Kinross announces public equity offering - 20.9 million shares at US$17.25 per share - Gross proceeds approximately US$360.5 million

    TORONTO, Jan. 21 /CNW/ - Kinross Gold Corporation (TSX: K; NYSE:   KGC)
("Kinross" or the "Company") announced today that it has entered into an
agreement with a syndicate of underwriters led by UBS Securities Canada Inc.
for a bought deal public offering of 20.9 million common shares of Kinross at
a price of US$17.25 per common share. The Company has also granted to the
underwriters an over-allotment option, exercisable for a period of 30 days
from the date of closing of the offering, to purchase up to an additional
3,135,000 common shares at the offering price.
    The gross proceeds of the offering will be approximately US$360.5 million
(US$414.6 million if the over-allotment option is exercised in full). The
Company intends to use the net proceeds of the offering to enhance its capital
position following the funding of recent acquisitions and for general
corporate purposes.

- **DATA LISTING**
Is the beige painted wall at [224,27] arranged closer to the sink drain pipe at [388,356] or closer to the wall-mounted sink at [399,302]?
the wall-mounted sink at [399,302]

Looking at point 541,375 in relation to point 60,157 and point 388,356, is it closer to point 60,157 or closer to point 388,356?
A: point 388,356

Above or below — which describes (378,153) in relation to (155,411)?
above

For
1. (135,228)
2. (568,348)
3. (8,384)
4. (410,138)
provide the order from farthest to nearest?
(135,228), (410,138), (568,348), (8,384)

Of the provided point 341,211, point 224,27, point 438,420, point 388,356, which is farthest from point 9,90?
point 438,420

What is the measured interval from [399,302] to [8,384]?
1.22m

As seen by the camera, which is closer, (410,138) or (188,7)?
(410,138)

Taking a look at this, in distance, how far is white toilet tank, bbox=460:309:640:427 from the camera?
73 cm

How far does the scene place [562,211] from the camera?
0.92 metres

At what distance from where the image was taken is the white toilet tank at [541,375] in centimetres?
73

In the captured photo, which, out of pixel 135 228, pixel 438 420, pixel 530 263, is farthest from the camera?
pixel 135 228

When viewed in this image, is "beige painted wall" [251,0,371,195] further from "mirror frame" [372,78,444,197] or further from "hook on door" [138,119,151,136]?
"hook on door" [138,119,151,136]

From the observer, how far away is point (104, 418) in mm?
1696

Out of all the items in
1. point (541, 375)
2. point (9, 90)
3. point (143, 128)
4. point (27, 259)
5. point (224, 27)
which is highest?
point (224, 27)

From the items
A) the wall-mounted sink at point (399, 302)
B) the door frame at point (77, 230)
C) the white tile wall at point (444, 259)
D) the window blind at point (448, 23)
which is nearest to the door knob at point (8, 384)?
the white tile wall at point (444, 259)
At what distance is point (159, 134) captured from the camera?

- **STATED GOAL 1**
In the Kinross offering announcement, which firm leads the syndicate of underwriters?
- **STATED GOAL 2**
Extend the Kinross offering announcement past its final sentence.
The rows are material apart from the Kinross offering announcement.

- **TASK RESULT 1**
UBS Securities Canada Inc.

- **TASK RESULT 2**
    The common shares will be offered by way of a short form prospectus in
all of the provinces of Canada and will be registered in the United States
pursuant to a registration statement filed under the multi-jurisdictional
disclosure system, and may also be offered on a private placement basis in
certain jurisdictions outside of Canada and the United States pursuant to
applicable prospectus exemptions. A registration statement relating to these
securities has been filed with the United States Securities and Exchange
Commission but has not yet become effective. The securities may not be sold
nor may offers to buy be accepted prior to the time the registration statement
becomes effective. This press release shall not constitute an offer to sell or
the solicitation of an offer to buy nor shall there be any sale of these
common shares in any jurisdiction in which such offer, solicitation or sale
would be unlawful prior to registration or qualification under the securities
laws of any such jurisdiction.
    The offering is scheduled to close on or about February 5, 2009 and is
subject to certain customary terms and conditions, including normal regulatory
approvals, including the approval of the Toronto Stock Exchange. A copy of the
prospectus relating to the securities may be obtained in Canada from UBS
Securities Canada Inc. at 161 Bay Street, Suite 4100, Toronto, Ontario M5J
2S1, or in the United States from UBS Securities LLC at 299 Park Avenue, New
York, NY 10171.

    Cautionary Statement on Forward-looking Information

    This press release contains forward-looking statements regarding the
Company and its offering arrangements, including its expectations that the
offering will be successfully completed consistent with the terms outlined
above. Actual results and developments may differ materially from those
contemplated by these statements depending on, among others, such key factors
as market conditions, global political uncertainties, investor demand and the
timing and final terms of such offering. The Company disclaims any intention
or obligation to update any forward-looking statement even if new information
becomes available as a result of future events or for any other reason.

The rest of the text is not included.